[Saved data entries]
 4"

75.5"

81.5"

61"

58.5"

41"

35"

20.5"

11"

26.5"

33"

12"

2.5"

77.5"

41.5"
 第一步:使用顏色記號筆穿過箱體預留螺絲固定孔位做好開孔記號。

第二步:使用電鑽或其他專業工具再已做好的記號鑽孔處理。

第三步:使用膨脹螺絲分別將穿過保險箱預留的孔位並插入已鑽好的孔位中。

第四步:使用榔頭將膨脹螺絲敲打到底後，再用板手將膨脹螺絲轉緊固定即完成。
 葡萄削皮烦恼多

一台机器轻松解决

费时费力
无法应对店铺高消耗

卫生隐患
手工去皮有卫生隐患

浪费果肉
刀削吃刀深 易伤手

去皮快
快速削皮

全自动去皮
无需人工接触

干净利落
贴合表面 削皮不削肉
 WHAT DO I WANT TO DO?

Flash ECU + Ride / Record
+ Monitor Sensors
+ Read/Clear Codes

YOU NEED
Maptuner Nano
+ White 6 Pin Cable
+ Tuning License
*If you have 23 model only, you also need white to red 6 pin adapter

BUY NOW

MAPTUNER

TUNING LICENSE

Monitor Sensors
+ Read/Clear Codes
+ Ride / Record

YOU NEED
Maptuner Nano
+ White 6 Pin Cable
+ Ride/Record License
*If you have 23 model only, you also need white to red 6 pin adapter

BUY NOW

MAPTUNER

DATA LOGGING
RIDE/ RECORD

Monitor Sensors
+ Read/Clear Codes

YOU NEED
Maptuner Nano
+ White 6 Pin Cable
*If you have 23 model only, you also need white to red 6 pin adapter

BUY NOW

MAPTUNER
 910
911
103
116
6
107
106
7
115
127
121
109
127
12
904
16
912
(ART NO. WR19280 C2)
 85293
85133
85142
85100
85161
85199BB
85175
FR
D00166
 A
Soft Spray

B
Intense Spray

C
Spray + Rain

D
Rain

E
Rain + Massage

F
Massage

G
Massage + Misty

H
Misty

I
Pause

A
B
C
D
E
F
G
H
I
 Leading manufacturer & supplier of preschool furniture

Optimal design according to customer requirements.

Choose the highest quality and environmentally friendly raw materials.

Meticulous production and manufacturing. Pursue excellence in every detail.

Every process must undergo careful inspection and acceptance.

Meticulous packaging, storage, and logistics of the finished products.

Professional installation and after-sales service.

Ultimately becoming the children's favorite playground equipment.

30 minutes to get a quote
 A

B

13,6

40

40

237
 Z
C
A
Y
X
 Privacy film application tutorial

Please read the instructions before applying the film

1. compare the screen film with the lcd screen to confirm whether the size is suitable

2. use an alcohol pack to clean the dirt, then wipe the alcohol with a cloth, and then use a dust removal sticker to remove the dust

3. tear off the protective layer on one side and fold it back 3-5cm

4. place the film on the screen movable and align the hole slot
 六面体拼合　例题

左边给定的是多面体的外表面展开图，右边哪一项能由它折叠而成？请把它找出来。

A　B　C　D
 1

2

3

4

* _What the task requires_
Print every entry exactly as it appears.

* _Written reply_
 4"

75.5"

81.5"

61"

58.5"

41"

35"

20.5"

11"

26.5"

33"

12"

2.5"

77.5"

41.5"
 第一步:使用顏色記號筆穿過箱體預留螺絲固定孔位做好開孔記號。

第二步:使用電鑽或其他專業工具再已做好的記號鑽孔處理。

第三步:使用膨脹螺絲分別將穿過保險箱預留的孔位並插入已鑽好的孔位中。

第四步:使用榔頭將膨脹螺絲敲打到底後，再用板手將膨脹螺絲轉緊固定即完成。
 葡萄削皮烦恼多

一台机器轻松解决

费时费力
无法应对店铺高消耗

卫生隐患
手工去皮有卫生隐患

浪费果肉
刀削吃刀深 易伤手

去皮快
快速削皮

全自动去皮
无需人工接触

干净利落
贴合表面 削皮不削肉
 WHAT DO I WANT TO DO?

Flash ECU + Ride / Record
+ Monitor Sensors
+ Read/Clear Codes

YOU NEED
Maptuner Nano
+ White 6 Pin Cable
+ Tuning License
*If you have 23 model only, you also need white to red 6 pin adapter

BUY NOW

MAPTUNER

TUNING LICENSE

Monitor Sensors
+ Read/Clear Codes
+ Ride / Record

YOU NEED
Maptuner Nano
+ White 6 Pin Cable
+ Ride/Record License
*If you have 23 model only, you also need white to red 6 pin adapter

BUY NOW

MAPTUNER

DATA LOGGING
RIDE/ RECORD

Monitor Sensors
+ Read/Clear Codes

YOU NEED
Maptuner Nano
+ White 6 Pin Cable
*If you have 23 model only, you also need white to red 6 pin adapter

BUY NOW

MAPTUNER
 910
911
103
116
6
107
106
7
115
127
121
109
127
12
904
16
912
(ART NO. WR19280 C2)
 85293
85133
85142
85100
85161
85199BB
85175
FR
D00166
 A
Soft Spray

B
Intense Spray

C
Spray + Rain

D
Rain

E
Rain + Massage

F
Massage

G
Massage + Misty

H
Misty

I
Pause

A
B
C
D
E
F
G
H
I
 Leading manufacturer & supplier of preschool furniture

Optimal design according to customer requirements.

Choose the highest quality and environmentally friendly raw materials.

Meticulous production and manufacturing. Pursue excellence in every detail.

Every process must undergo careful inspection and acceptance.

Meticulous packaging, storage, and logistics of the finished products.

Professional installation and after-sales service.

Ultimately becoming the children's favorite playground equipment.

30 minutes to get a quote
 A

B

13,6

40

40

237
 Z
C
A
Y
X
 Privacy film application tutorial

Please read the instructions before applying the film

1. compare the screen film with the lcd screen to confirm whether the size is suitable

2. use an alcohol pack to clean the dirt, then wipe the alcohol with a cloth, and then use a dust removal sticker to remove the dust

3. tear off the protective layer on one side and fold it back 3-5cm

4. place the film on the screen movable and align the hole slot
 六面体拼合　例题

左边给定的是多面体的外表面展开图，右边哪一项能由它折叠而成？请把它找出来。

A　B　C　D
 1

2

3

4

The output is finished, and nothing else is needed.